Report type
Consultation response
Issue date
01 Nov 2017
Key findings

-Similar numbers of migrants are employed in manufacturing and hotels/accommodation - but weekly pay in manufacturing is £339 higher as more workers in this sector are covered by union agreements.

-In agriculture, pay and conditions for both migrant and UK workers has deteriorated as a result of the abolition of the Agricultural Wages Board in 2013.

-Employers in the majority of sectors facing skills shortages have failed to adequately increase investment in skills since 2011.

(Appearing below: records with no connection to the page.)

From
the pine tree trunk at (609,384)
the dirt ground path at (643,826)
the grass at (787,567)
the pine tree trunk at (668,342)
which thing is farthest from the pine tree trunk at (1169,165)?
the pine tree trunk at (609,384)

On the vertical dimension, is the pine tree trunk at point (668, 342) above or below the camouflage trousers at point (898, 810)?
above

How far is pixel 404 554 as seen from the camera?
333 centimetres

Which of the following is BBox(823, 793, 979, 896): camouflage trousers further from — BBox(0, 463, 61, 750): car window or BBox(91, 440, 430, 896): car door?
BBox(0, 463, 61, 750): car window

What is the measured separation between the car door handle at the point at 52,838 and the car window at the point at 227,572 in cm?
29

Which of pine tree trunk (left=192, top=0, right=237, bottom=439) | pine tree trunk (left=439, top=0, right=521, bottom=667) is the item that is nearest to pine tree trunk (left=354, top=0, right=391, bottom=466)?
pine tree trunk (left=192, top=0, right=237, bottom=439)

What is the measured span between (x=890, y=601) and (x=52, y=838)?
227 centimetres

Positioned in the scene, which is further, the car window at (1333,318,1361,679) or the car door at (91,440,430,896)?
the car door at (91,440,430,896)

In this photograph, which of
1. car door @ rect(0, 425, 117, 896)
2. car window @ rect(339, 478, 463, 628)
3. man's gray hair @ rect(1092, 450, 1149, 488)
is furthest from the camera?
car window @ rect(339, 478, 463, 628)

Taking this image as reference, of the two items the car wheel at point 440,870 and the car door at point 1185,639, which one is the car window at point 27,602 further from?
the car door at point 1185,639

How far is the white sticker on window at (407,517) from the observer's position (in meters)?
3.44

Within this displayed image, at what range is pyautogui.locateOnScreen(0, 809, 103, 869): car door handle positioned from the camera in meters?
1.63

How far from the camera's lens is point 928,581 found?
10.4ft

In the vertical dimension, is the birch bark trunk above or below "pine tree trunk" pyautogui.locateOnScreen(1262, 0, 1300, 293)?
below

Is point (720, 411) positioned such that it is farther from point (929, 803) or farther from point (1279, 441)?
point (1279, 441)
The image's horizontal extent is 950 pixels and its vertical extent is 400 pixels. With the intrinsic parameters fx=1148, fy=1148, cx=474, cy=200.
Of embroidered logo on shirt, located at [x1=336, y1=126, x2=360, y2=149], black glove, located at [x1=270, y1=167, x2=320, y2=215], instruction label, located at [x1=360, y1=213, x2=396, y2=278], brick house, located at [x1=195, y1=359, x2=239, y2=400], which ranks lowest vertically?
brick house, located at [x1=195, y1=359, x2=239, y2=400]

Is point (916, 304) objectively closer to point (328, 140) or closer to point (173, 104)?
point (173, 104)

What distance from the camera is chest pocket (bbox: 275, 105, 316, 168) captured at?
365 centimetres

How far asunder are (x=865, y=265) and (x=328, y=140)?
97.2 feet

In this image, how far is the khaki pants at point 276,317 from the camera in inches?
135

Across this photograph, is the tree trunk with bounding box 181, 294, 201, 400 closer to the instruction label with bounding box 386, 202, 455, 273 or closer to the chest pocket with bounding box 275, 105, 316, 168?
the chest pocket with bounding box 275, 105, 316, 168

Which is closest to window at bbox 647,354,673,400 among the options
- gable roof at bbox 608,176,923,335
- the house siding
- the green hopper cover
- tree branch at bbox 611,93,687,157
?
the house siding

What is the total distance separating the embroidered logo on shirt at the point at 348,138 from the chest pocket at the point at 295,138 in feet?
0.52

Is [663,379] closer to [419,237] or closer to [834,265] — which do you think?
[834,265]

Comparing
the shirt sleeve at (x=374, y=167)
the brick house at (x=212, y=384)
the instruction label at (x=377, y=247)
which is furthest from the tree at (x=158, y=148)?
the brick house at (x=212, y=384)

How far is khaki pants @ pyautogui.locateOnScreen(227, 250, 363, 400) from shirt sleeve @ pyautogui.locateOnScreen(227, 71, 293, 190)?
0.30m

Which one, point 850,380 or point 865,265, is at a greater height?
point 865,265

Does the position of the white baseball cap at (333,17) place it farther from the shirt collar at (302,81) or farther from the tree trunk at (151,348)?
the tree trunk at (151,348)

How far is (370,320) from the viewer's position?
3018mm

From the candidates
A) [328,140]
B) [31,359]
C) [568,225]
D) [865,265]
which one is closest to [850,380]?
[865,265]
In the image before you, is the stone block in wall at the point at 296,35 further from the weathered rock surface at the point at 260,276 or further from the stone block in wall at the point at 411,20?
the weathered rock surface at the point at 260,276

The TUC has submitted evidence to the Migration Advisory Committee (MAC) consultation on EEA migrants in the UK labour market.  In the submission the TUC highlights:

  • EEA migrants help keep our public services running and work in key sectors; make a net contribution to the Exchequer and are valued members of our communities.  Unions have hundreds of thousands of EEA migrant members.
  • EEA citizens in the UK must be given the right to remain immediately.
  • Migrant workers deserve decent treatment and fair pay at work just as UK workers do - migrants must receive equal treatment to the resident workforce.
  • Both migrant and UK workers are at risk of exploitation due to gaps in the law on employment rights, combined with weak enforcement of employment rules.
  • Poor conditions and low pay are particularly prevalent in sectors with low collective bargaining coverage such as hotels and restaurants.
  • More employers must collectively bargain with unions to guarantee all workers receive decent pay and good conditions at work.
  • The government must act to prevent undercutting through stronger enforcement of employment rules and closing loopholes in the law which make workers vulnerable to exploitation.   
  • The government and too many employers are using EEA and other migrant workers as a substitute for long-term investment in training.
  • Significantly additional funding is needed for training, industry and public services to support all workers and communities.